Required action: Reproduce precisely the lines of the listing below, starting with the line that contains "Oil Painting On" and stopping after the line that contains "Flock's owner, Edith."; include nothing else.

Data:
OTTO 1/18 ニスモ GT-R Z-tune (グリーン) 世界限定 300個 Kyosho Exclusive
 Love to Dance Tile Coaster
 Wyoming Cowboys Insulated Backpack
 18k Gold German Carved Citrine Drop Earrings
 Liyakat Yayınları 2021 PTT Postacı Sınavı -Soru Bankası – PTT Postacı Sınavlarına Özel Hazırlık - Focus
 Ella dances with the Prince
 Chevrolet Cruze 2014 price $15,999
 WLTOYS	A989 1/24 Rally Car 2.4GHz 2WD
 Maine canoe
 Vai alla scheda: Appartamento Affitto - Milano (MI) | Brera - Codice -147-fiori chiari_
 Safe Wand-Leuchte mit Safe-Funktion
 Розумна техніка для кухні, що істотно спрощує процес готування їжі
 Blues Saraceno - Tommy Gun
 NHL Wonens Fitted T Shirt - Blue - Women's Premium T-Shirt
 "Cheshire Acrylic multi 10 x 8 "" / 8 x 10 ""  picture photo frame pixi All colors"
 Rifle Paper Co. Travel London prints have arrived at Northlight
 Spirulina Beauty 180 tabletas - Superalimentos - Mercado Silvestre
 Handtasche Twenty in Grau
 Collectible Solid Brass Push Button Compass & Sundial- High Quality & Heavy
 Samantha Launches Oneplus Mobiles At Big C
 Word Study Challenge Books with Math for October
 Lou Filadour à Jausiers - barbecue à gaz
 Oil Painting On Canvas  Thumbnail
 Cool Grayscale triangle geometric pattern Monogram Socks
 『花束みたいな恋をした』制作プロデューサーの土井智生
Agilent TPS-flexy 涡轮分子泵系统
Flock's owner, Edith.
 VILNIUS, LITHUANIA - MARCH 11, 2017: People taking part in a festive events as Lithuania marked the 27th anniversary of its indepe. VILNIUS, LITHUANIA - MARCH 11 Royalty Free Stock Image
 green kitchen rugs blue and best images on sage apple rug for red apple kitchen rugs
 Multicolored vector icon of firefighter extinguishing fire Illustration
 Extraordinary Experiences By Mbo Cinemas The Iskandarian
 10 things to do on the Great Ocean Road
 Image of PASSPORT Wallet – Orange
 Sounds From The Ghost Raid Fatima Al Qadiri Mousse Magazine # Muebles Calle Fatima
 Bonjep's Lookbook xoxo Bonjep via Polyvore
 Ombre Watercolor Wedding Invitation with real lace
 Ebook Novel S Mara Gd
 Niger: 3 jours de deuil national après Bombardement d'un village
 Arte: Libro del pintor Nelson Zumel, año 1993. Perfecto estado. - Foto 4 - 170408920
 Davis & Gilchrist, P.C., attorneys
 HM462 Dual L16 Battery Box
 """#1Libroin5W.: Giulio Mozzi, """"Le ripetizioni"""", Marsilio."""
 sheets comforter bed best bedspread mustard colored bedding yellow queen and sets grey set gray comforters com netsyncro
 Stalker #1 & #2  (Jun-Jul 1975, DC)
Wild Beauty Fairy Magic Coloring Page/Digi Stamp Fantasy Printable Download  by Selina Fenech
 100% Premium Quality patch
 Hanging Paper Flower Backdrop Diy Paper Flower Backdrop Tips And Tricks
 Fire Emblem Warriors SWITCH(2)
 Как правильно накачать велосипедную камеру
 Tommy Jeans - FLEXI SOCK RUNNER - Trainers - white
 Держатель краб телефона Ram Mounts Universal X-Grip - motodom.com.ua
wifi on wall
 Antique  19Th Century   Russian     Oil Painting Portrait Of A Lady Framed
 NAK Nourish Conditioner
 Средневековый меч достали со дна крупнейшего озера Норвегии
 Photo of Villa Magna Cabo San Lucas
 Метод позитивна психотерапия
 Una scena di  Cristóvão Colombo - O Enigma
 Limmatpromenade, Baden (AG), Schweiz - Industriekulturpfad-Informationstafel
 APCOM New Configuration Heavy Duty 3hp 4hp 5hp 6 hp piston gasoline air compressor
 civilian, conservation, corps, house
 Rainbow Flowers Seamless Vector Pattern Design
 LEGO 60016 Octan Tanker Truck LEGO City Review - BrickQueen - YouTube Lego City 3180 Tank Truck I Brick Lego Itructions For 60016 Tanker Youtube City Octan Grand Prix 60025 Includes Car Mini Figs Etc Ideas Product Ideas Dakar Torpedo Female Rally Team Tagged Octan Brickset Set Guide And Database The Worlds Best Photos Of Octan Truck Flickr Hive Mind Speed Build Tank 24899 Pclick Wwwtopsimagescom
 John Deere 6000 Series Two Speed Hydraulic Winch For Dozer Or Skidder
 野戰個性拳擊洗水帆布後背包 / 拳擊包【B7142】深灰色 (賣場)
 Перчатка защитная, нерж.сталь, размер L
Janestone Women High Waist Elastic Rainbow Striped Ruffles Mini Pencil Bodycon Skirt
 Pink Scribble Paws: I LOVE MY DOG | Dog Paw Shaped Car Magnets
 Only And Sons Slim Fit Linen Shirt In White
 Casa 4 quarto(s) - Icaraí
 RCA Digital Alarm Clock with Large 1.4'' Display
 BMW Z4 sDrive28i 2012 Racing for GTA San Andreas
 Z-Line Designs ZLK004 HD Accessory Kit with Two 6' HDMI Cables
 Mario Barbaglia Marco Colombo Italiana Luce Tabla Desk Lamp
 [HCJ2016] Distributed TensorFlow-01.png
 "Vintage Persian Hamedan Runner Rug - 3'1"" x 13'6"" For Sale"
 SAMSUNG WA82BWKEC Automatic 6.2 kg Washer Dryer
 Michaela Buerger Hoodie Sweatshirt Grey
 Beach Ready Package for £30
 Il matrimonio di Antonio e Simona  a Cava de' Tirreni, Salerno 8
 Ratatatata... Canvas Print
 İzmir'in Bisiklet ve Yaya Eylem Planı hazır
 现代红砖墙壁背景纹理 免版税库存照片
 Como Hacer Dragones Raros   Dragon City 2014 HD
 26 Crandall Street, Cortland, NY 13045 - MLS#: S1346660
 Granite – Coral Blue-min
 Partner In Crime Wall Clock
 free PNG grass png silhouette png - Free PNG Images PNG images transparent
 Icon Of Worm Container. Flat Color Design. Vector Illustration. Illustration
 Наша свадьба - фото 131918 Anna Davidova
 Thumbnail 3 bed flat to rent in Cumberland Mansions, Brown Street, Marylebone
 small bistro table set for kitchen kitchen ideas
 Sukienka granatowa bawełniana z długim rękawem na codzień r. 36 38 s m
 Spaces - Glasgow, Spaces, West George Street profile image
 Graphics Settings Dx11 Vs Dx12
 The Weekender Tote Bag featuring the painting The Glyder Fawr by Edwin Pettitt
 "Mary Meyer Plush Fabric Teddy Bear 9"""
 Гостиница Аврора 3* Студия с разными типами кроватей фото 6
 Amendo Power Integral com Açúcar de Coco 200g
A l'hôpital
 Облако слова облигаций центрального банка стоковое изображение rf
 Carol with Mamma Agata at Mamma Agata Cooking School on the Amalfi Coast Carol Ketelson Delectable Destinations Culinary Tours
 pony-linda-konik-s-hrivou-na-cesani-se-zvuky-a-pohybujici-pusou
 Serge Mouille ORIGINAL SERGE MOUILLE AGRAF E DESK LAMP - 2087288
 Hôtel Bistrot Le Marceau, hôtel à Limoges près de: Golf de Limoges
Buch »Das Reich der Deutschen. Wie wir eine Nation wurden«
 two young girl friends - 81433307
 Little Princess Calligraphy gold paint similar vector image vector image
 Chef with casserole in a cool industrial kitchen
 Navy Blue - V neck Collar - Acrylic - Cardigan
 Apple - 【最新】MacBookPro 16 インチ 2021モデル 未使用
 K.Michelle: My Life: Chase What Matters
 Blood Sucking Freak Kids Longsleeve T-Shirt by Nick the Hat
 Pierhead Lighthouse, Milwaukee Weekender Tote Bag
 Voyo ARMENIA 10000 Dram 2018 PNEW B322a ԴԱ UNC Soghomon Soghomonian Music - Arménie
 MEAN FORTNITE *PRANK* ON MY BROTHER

Completed exercise:
 Oil Painting On Canvas  Thumbnail
 Cool Grayscale triangle geometric pattern Monogram Socks
 『花束みたいな恋をした』制作プロデューサーの土井智生
Agilent TPS-flexy 涡轮分子泵系统
Flock's owner, Edith.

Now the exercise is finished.